• Data:
^^^^^^^^

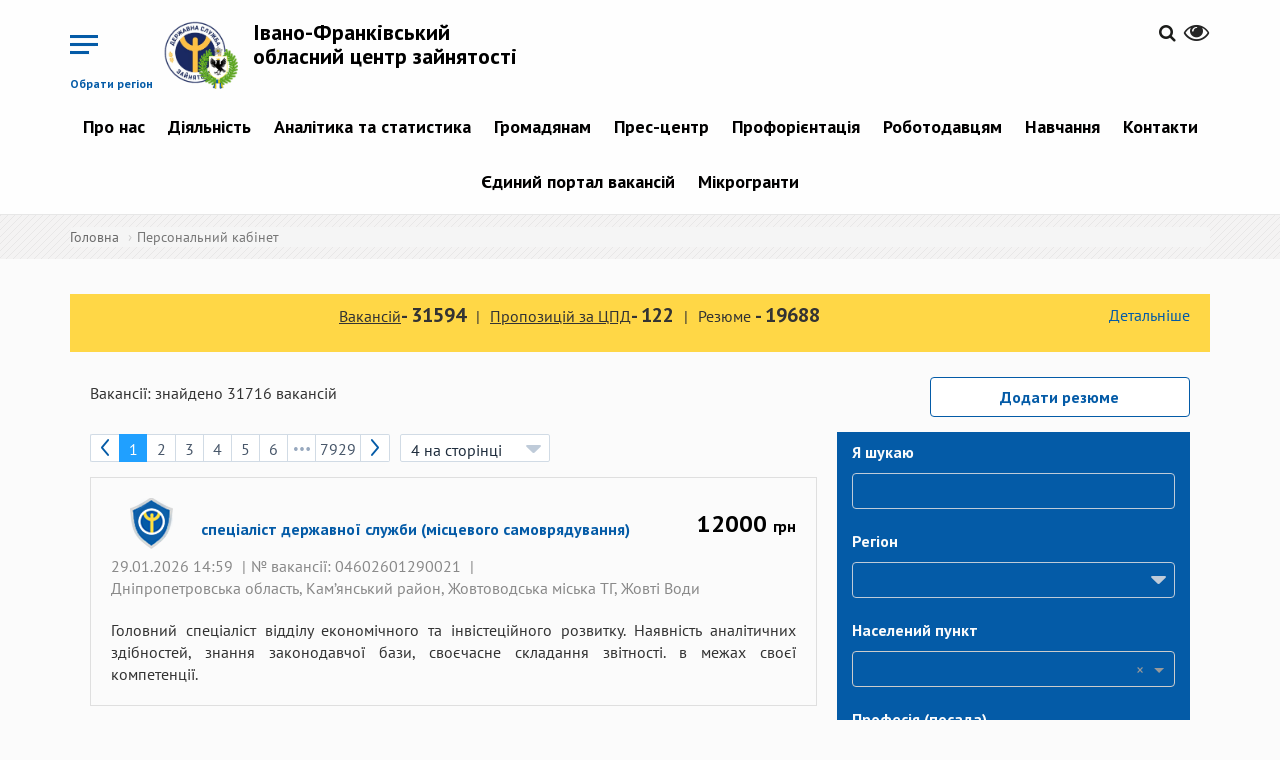

--- FILE ---
content_type: application/javascript
request_url: https://ifr.dcz.gov.ua/sites/all/modules/custom/divilon_cabinet/search/search.js?p32154
body_size: 22
content:
console.log('search');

^^^^^^^^

• How to complete this task:
Pictures stay out. Everything else in the listing gets printed exactly.

• Answer for the task:
--- FILE ---
content_type: application/javascript
request_url: https://ifr.dcz.gov.ua/sites/all/modules/custom/divilon_cabinet/search/search.js?p32154
body_size: 22
content:
console.log('search');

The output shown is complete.